#### Records provided ####

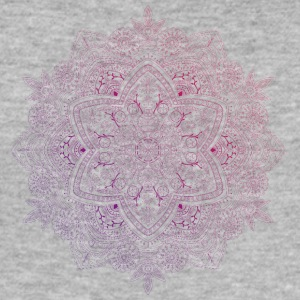 Mandala hand drawn, in red and purple tones - Men's Slim Fit T-Shirt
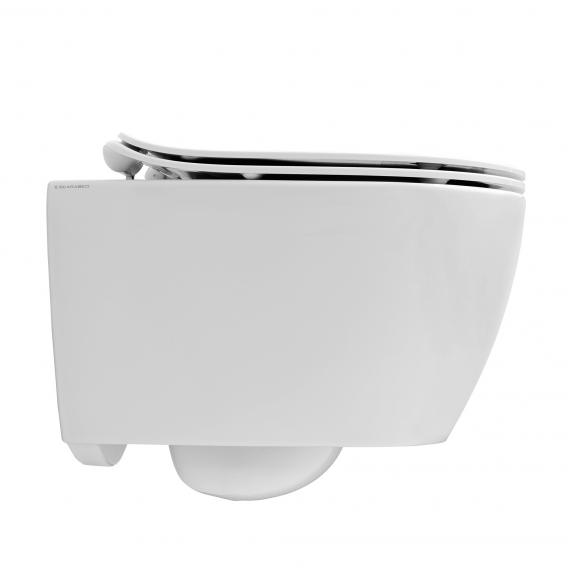Scarabeo Moon wall-mounted washdown toilet, rimless black, with BIO system coating
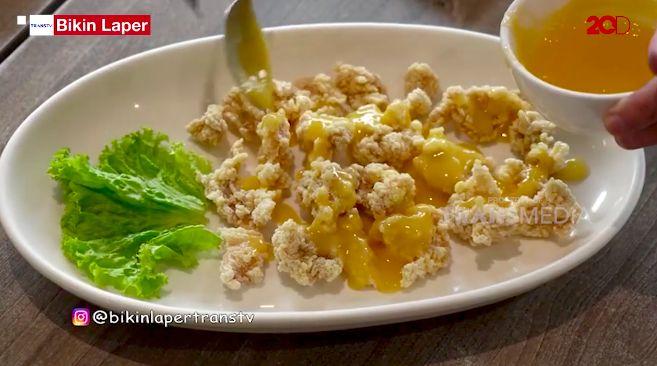 Bikin Laper! Ncess Nabati Cobain Ayam Saus Lemon yang Asam Segar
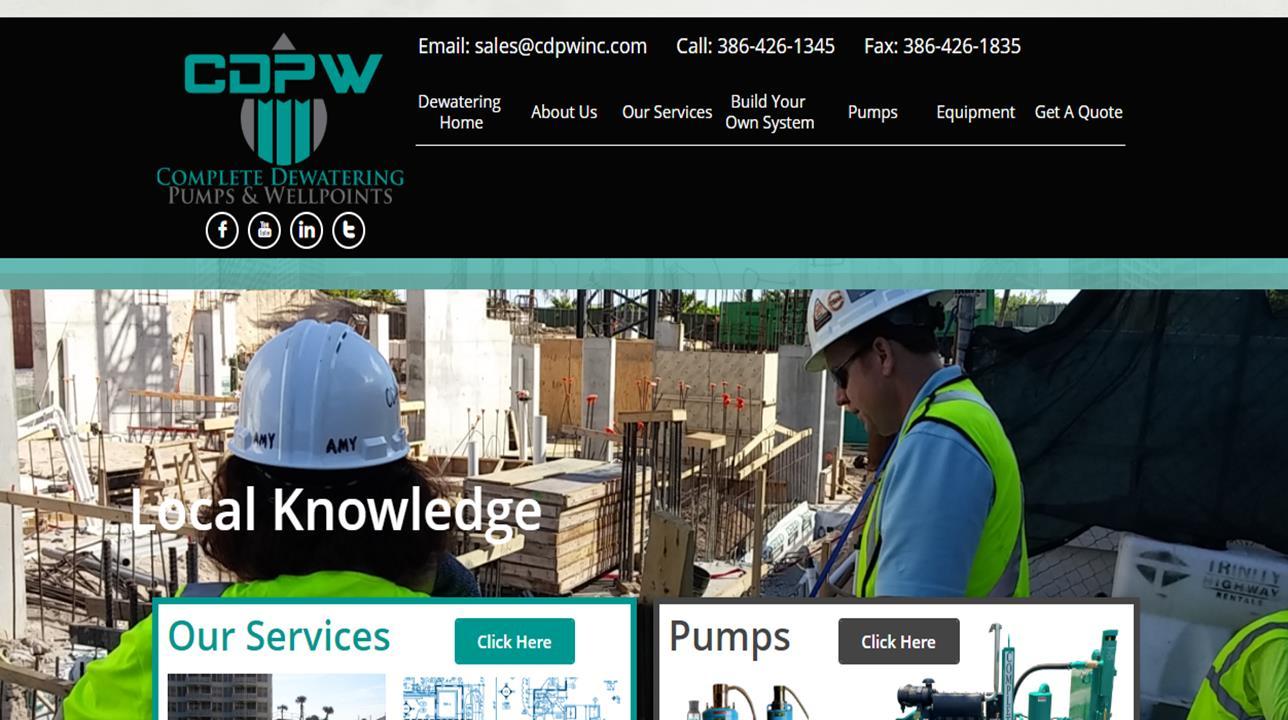 Complete Dewatering Pumps & Wellpoints, Inc.
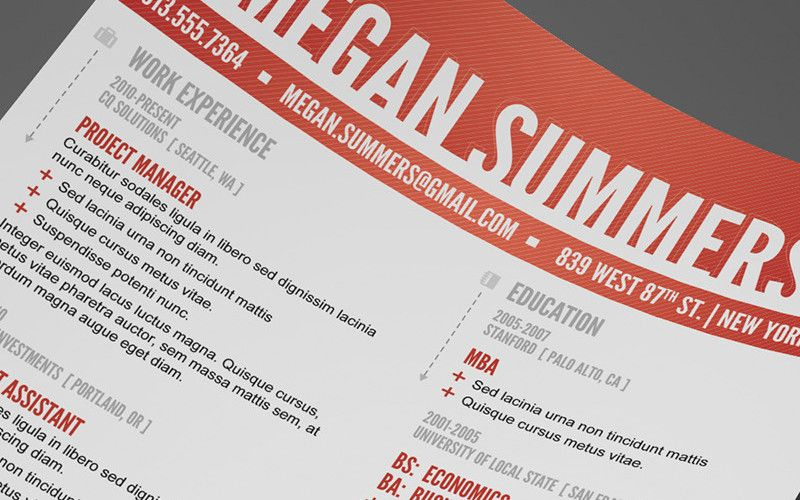 Free Swiss Resume Photoshop Template  Working Girl Tips  Seo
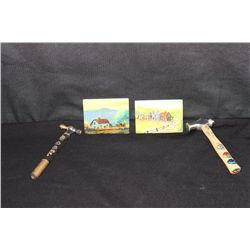 2 OIL ON WOOD & 2 PAINTED HAMMERS - BY MATTHEW ORANTE - 1981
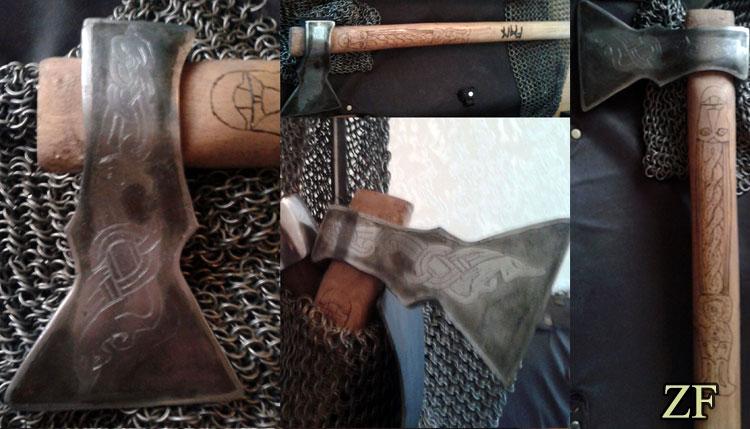 Топор викингов (травление), стилизация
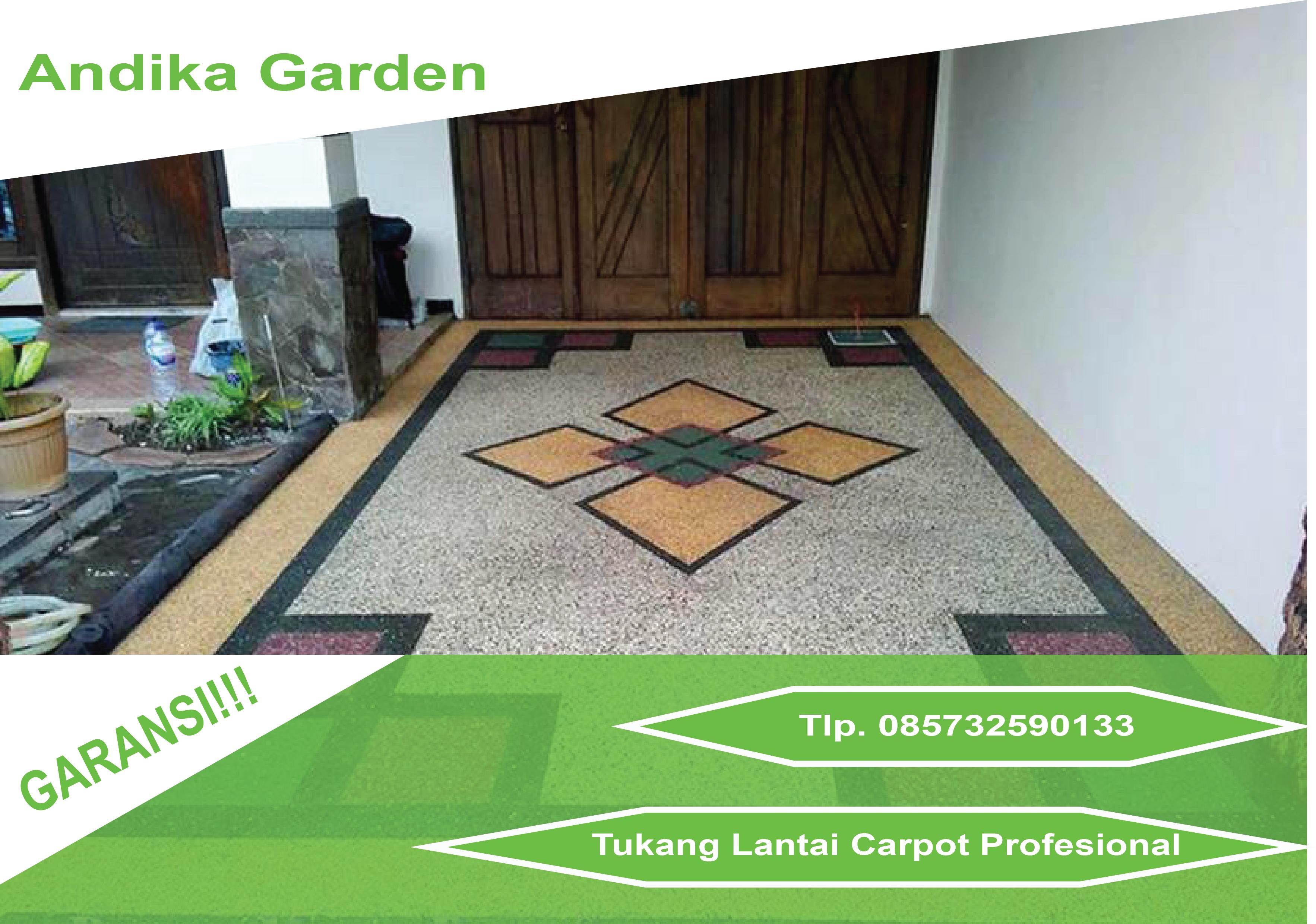 Jual Lantai Carport Terpasang Tlp 0857 3259 0133 Andika Garden In 2020 Carport Batu Installation
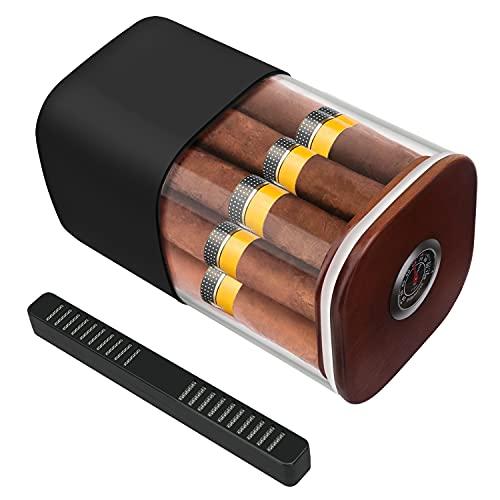 XIFEI Cigar Humidor, Cigar Glass Jar with Humidifier and Hygrometer, Cigar Jar Contain with Cedar Wood, Humidor That can Hold About 12-18 Cigars, Cigar Humidor Jar(Black)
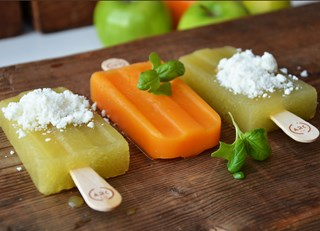 Organic Green Apple, Ginger & Goat Cheese Popsicles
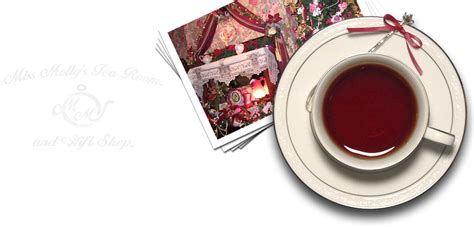 miss mollys tea room teas molly biography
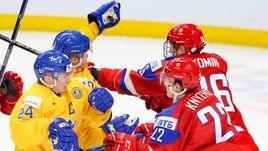 Сегодня. Баффало. Россия - Швеция - 3:4 Б. Россияне не смогли занять первое место в группе для чего требовалось победить шведов с разностью в две шайбы..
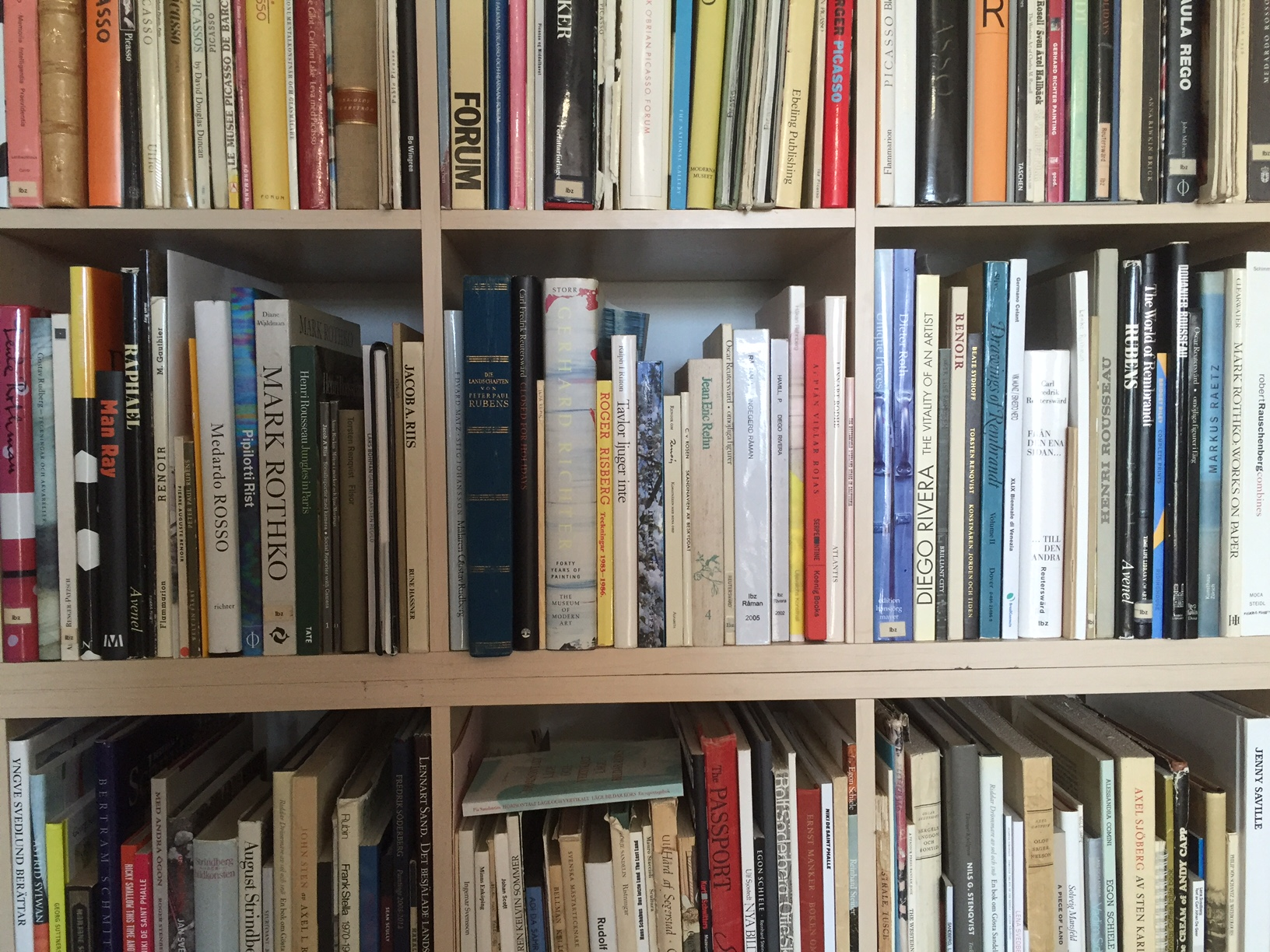 Nya böcker och nya ord
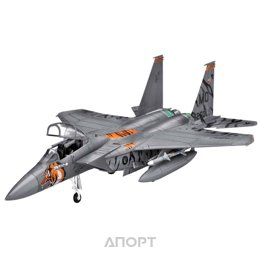 Revell Самолет 1:144 F-14D Super Tomcat (RV64049)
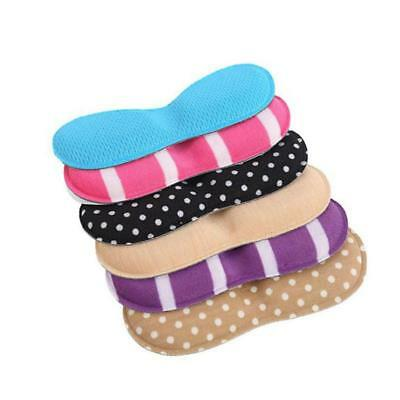 1Pair Sponge Soft Insoles Heel Shoes Pads Pain Relief Insert Cushions Foot C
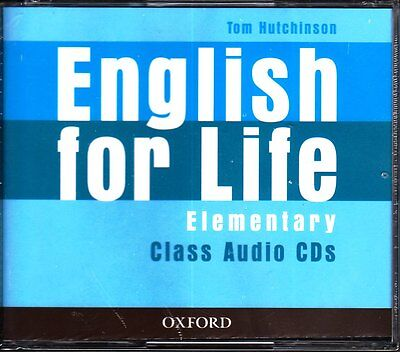 Oxford ENGLISH FOR LIFE Elementary CLASS AUDIO CDs / Tom Hutchinson @NEW Sealed@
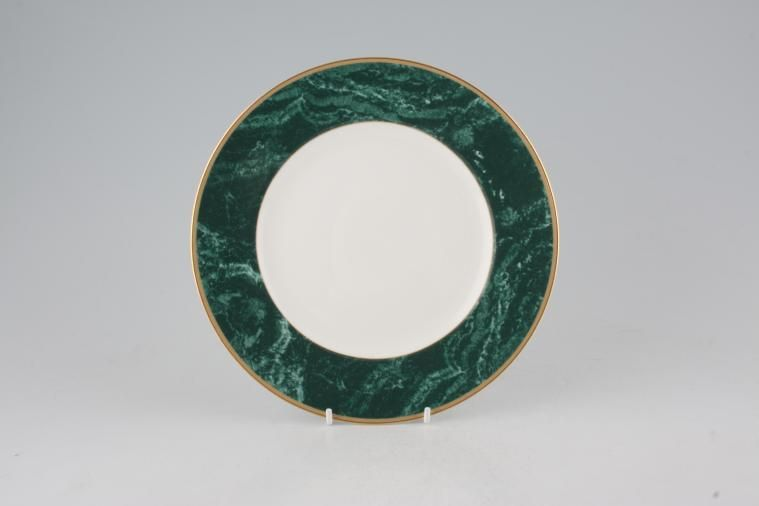 Wedgwood - Chorale - Starter / Salad / Dessert Plate - Accent- wide green border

####

Copy nothing but the lines from the line holding "Revell Самолет 1:144" through the last line of the entries, exactly, while leaving out the pictures.

 Revell Самолет 1:144 F-14D Super Tomcat (RV64049)
 1Pair Sponge Soft Insoles Heel Shoes Pads Pain Relief Insert Cushions Foot C
 Oxford ENGLISH FOR LIFE Elementary CLASS AUDIO CDs / Tom Hutchinson @NEW Sealed@
 Wedgwood - Chorale - Starter / Salad / Dessert Plate - Accent- wide green border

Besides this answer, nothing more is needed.